Abstract

Background Dyspnea is a common disabling symptom of cardiopulmonary diseases and a considerable reason of emergency room (ER) consultation and hospital admission. In elderly patients, it is sometimes difficult to distinguish between the cardiac and the respiratory origin due to critical presentation. The aim of this study was to assess diagnostic accuracy of the dyspnea differentiation index (DDI). Methods This study is a prospective single centre analysis including patients aged over 65 years consulting ER for dyspnea. Sixty-five patients were included over a period of six months. The etiology of the dyspnea was established according to the findings of the echocardiogram. Dyspnea differentiation index (DDI= PRFxSpo2/1000) was calculated for all the patients.
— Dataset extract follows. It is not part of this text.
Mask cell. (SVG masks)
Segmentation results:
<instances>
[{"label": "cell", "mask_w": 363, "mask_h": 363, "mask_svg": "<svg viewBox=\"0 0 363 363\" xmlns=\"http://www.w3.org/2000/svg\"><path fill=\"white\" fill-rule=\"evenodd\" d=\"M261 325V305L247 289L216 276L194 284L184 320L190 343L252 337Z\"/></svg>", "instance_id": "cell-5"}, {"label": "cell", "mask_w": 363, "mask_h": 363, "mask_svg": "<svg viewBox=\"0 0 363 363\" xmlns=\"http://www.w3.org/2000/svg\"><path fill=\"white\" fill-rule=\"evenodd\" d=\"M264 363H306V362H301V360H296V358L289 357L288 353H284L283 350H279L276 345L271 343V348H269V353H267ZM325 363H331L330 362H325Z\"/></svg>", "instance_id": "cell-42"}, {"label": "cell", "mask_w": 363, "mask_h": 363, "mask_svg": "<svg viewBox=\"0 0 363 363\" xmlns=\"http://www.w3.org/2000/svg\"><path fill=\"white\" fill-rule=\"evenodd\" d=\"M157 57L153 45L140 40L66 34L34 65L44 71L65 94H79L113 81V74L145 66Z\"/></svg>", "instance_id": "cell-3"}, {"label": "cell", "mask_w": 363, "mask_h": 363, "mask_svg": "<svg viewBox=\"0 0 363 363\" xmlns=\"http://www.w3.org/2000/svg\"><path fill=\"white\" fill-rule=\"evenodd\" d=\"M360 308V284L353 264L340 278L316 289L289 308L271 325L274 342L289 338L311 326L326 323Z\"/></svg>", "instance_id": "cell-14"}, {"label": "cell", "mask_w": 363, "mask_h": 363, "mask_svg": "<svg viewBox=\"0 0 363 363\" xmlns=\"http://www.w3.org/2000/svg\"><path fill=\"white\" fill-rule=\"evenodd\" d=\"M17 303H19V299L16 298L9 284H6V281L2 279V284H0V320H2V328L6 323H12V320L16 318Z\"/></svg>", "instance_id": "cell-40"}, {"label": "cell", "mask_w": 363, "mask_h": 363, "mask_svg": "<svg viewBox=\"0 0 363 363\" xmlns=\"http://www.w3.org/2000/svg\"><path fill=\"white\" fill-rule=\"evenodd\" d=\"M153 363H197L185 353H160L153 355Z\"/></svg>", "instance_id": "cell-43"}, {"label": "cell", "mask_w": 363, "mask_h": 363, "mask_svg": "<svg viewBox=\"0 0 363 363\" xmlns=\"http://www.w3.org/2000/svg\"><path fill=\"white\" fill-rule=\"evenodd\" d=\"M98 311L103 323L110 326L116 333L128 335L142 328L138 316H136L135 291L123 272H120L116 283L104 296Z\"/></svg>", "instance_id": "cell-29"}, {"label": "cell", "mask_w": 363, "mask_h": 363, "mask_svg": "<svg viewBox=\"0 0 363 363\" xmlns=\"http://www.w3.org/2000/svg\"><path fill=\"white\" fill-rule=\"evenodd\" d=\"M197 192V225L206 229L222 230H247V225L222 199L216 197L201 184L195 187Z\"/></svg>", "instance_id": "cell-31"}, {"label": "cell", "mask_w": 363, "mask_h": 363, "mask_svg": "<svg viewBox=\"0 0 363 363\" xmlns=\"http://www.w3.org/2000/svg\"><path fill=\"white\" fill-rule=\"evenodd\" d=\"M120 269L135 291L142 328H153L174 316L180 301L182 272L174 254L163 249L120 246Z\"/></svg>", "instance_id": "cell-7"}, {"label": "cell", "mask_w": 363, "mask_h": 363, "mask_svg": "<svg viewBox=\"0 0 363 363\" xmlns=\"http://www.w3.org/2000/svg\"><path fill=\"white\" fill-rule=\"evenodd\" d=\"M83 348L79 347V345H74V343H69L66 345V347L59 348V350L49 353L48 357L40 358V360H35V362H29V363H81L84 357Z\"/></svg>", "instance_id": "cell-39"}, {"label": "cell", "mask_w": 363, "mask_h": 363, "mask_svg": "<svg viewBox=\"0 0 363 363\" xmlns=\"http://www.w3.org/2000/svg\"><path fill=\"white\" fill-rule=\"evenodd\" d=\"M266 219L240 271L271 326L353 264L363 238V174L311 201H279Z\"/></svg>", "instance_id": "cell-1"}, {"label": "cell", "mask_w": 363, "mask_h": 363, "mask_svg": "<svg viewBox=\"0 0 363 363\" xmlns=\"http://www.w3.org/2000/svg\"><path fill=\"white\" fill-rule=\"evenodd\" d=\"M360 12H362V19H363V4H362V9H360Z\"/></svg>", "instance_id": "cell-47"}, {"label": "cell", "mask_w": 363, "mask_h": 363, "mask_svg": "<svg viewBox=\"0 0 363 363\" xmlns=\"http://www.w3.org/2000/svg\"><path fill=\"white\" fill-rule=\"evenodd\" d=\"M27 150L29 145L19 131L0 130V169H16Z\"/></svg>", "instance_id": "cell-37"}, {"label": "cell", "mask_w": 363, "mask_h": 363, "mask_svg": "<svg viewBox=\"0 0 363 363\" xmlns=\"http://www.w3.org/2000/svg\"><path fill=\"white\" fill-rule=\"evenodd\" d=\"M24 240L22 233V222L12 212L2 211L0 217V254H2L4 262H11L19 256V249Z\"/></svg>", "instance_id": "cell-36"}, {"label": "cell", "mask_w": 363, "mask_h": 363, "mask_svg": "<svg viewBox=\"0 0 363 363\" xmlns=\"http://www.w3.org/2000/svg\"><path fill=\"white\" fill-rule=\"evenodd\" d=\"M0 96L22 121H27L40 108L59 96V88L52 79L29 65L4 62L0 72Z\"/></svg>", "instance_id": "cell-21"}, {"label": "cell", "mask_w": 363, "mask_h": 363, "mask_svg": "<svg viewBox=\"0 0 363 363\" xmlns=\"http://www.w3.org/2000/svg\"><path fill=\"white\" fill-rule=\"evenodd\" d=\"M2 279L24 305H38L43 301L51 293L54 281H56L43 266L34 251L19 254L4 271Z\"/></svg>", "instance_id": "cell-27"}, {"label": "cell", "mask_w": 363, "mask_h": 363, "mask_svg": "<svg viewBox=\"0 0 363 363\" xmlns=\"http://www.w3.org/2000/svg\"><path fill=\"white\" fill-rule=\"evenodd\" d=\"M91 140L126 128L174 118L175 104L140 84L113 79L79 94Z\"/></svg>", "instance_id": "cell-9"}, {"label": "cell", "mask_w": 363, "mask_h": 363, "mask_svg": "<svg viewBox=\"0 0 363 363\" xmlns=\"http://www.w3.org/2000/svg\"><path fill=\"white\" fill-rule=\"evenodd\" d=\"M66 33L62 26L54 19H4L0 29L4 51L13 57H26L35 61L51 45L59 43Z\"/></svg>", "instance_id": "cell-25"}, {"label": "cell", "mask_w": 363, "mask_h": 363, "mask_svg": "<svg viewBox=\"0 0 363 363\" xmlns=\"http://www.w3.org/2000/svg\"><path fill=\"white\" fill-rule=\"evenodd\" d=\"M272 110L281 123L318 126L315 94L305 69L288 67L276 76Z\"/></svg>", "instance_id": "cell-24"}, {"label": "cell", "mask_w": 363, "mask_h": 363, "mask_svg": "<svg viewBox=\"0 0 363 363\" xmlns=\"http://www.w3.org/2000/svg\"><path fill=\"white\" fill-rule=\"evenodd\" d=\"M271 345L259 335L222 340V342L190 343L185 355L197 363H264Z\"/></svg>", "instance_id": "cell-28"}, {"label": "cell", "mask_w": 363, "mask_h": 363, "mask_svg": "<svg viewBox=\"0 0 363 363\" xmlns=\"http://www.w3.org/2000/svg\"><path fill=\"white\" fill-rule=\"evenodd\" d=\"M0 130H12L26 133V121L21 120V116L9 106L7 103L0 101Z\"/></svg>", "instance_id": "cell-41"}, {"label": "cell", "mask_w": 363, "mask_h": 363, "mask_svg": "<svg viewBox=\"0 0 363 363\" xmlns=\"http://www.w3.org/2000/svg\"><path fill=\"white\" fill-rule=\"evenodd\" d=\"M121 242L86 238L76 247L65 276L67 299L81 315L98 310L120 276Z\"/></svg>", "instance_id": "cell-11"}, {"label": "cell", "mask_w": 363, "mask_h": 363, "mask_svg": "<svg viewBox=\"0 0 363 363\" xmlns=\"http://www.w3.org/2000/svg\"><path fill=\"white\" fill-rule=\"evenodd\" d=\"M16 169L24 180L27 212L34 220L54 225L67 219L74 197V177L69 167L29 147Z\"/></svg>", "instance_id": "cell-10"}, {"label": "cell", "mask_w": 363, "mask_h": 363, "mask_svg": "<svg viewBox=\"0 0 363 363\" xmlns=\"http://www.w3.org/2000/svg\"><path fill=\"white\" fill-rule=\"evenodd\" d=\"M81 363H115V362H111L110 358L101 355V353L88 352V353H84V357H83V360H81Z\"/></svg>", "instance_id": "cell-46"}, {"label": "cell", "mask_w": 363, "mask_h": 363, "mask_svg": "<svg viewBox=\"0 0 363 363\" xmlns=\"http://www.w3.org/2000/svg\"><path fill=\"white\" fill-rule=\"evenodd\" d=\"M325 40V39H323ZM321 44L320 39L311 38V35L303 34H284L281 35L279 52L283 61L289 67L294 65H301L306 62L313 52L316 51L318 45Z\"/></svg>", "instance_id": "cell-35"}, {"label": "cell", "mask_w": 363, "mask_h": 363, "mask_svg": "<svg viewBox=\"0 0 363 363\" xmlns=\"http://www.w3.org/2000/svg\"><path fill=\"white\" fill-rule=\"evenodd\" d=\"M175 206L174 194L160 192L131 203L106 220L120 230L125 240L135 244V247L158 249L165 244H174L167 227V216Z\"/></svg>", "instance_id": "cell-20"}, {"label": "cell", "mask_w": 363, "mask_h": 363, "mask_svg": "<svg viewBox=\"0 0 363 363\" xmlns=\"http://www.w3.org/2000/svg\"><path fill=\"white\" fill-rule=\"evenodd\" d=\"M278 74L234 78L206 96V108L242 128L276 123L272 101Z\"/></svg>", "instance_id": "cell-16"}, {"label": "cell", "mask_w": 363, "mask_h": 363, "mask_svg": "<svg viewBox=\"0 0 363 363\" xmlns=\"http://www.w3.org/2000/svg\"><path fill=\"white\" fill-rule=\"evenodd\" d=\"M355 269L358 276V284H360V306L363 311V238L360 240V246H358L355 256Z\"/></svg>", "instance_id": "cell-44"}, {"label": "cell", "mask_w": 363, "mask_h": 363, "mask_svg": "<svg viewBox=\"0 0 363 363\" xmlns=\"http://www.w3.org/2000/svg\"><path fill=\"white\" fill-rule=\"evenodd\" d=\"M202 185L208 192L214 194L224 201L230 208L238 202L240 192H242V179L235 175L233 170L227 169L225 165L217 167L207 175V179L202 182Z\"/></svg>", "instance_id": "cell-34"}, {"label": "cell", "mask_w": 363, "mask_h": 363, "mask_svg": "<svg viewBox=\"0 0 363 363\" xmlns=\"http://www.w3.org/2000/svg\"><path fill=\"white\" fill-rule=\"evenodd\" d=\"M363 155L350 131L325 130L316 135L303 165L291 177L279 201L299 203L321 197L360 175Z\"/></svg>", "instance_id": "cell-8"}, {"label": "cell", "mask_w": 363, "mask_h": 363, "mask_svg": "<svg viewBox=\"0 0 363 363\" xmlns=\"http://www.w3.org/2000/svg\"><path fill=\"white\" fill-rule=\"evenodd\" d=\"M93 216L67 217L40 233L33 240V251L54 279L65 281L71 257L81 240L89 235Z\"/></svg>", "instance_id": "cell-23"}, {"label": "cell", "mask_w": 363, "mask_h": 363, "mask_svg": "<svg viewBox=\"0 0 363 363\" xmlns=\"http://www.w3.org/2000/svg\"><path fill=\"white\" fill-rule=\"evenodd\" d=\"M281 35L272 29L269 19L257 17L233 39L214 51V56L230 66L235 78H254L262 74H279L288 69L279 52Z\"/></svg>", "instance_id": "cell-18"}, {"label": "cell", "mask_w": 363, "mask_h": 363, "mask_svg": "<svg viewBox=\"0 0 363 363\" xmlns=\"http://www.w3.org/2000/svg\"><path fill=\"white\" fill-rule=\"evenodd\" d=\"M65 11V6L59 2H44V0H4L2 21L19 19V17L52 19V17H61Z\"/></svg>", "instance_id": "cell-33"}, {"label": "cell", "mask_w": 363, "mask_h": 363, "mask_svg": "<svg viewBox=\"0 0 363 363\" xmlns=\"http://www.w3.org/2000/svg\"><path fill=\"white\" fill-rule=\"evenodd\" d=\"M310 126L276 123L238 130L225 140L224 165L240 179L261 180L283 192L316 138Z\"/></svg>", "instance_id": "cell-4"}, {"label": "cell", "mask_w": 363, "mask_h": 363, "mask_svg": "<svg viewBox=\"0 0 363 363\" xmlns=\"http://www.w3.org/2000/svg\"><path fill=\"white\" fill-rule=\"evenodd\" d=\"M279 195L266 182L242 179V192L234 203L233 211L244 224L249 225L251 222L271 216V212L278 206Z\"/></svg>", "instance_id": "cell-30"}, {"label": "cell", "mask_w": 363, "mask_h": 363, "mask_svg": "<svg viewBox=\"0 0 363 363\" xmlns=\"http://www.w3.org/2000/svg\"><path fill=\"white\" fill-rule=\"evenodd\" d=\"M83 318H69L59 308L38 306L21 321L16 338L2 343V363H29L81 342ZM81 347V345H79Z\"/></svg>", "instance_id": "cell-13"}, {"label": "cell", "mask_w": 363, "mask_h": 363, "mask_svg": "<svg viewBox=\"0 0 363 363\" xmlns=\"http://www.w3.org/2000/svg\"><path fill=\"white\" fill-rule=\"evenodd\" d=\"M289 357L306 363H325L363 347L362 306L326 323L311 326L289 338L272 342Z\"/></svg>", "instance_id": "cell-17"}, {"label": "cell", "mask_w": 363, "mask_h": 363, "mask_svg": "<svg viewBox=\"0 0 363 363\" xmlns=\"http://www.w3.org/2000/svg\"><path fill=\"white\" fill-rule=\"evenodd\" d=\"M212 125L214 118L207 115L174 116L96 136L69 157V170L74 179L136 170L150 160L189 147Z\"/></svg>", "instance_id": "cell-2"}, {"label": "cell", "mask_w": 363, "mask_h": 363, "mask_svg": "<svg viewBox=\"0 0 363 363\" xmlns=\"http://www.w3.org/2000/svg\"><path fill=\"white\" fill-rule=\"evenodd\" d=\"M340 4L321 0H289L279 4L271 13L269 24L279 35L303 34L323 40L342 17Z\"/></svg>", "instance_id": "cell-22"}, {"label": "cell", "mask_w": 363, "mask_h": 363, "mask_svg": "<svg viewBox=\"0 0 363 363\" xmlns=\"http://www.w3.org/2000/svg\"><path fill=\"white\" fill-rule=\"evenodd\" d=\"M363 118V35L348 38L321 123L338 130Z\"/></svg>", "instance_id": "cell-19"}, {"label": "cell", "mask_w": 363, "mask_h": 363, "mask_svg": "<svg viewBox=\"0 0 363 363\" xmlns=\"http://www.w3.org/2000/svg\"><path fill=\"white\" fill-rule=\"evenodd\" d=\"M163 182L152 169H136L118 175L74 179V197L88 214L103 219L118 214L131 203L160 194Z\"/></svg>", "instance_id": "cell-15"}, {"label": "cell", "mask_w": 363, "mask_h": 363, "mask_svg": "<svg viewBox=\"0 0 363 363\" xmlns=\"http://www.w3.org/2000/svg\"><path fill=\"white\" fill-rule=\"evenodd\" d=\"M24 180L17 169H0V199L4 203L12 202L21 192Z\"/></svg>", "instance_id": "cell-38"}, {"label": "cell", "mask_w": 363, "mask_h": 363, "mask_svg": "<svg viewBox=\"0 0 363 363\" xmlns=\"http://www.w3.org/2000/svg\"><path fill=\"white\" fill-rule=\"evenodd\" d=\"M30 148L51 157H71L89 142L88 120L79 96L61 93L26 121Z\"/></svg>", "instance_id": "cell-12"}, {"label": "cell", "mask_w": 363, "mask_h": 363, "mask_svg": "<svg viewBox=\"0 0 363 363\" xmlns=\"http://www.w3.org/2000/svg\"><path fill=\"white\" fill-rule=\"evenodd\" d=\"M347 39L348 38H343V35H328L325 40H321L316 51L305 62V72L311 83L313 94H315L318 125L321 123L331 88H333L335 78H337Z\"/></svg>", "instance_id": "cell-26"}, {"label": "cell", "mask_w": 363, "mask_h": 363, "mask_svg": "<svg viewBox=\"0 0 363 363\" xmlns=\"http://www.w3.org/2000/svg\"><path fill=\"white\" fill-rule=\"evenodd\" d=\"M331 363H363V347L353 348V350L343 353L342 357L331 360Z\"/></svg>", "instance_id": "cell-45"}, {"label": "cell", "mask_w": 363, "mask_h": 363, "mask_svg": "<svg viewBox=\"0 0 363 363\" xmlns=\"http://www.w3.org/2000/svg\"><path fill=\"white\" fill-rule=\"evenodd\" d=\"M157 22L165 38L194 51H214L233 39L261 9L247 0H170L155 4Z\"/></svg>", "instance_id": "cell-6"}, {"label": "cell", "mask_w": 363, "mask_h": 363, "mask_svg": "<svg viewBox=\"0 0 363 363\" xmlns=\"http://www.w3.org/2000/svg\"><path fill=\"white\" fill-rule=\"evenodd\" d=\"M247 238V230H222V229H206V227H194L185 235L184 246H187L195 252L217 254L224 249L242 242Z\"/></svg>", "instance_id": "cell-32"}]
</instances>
Sensibility and specificity were assessed using the ROC curve. Results Mean included patients age was 75±8 years. Sex ratio was 0.85. Dyspnea had cardiac origin in 38.5% and non-cardiac origin in 61.5% of cases. Mean DDI was higher in the cardiac origin group (15.3vs 9.3, p=0.002). the predictive positive value was 71% and the predictive negative value was 86%. The optimal ROC curve cut-off showed DDI sensibility of 80% and specificity of 77.5%. Conclusions DDI is simple tool easy to calculate with satisfactory diagnostic accuracy that may guide the management of critical dyspnea in elderly before the routine investigation. Key words Dyspnea; Elderly; Emergency room; Echocardiography, Index.